• GIVEN PASSAGE
One such leader is Steve Taffee, the program’s coordinator in the Willows neighborhood in Menlo Park. Taffee was living in the Midwest at the time of Loma Prieta, and he was moved by TV and newspaper images of civilians putting out fires and rescuing victims. Those images inspired him to join the community emergency response team 10 years ago.
“Moving to California, of course, I was scared of earthquakes,” said Taffee, who has done the emergency response training several times and became a trainer. “I wanted to do everything I could to take care of myself, take care of my family and my neighbors in the event of an earthquake.”
This summer’s Napa earthquake sparked interest among Menlo Park residents to sign up for the fire district’s emergency response training.
One recent Saturday at Menlo Park’s Fire Station 77, Matt Clements practiced rescuing a dummy from under a heavy metal crate. Clements and other volunteers stacked wooden blocks under two sides of the crate, lifting it high enough for the dummy to be pulled out. He conceded that before this training, he had never shut off a gas valve, which would be crucial to protect his family and neighbors if his home smelled like gas after an earthquake.

• DATA LINES

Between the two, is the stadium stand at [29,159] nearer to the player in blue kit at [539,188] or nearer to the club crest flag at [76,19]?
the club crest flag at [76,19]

• THE TASK
Continue the article on Menlo Park's emergency response training from the point where it stops.

• TASK ANSWER
“First thing I’m going to do is going to look for my 2-year old daughter,” said Clements, a patent lawyer who lives in an apartment. “But assuming I know where her and my wife are, and that they are safe, I’ll start checking for gas and checking for structural hazards … brick that’s fallen or glass that’s broken.”
A few feet away, firefighters lit a blaze fueled by gas in a metal cart while Ashok Popat and other trainees looked on nervously and clutched fire extinguishers. Upon a firefighter’s signal, Popat, a Google researcher, approached the fire, pointed his extinguisher and efficiently put the flames out.
“What I had in mind mostly was sweeping and aiming for the base of the fire, which is what I remember from last class. Seemed to work,” said Popat of his first experience using an extinguisher. “I’ve always wondered what it was like to use one. I recently bought one for home, so now I actually know what it’s like to use it.”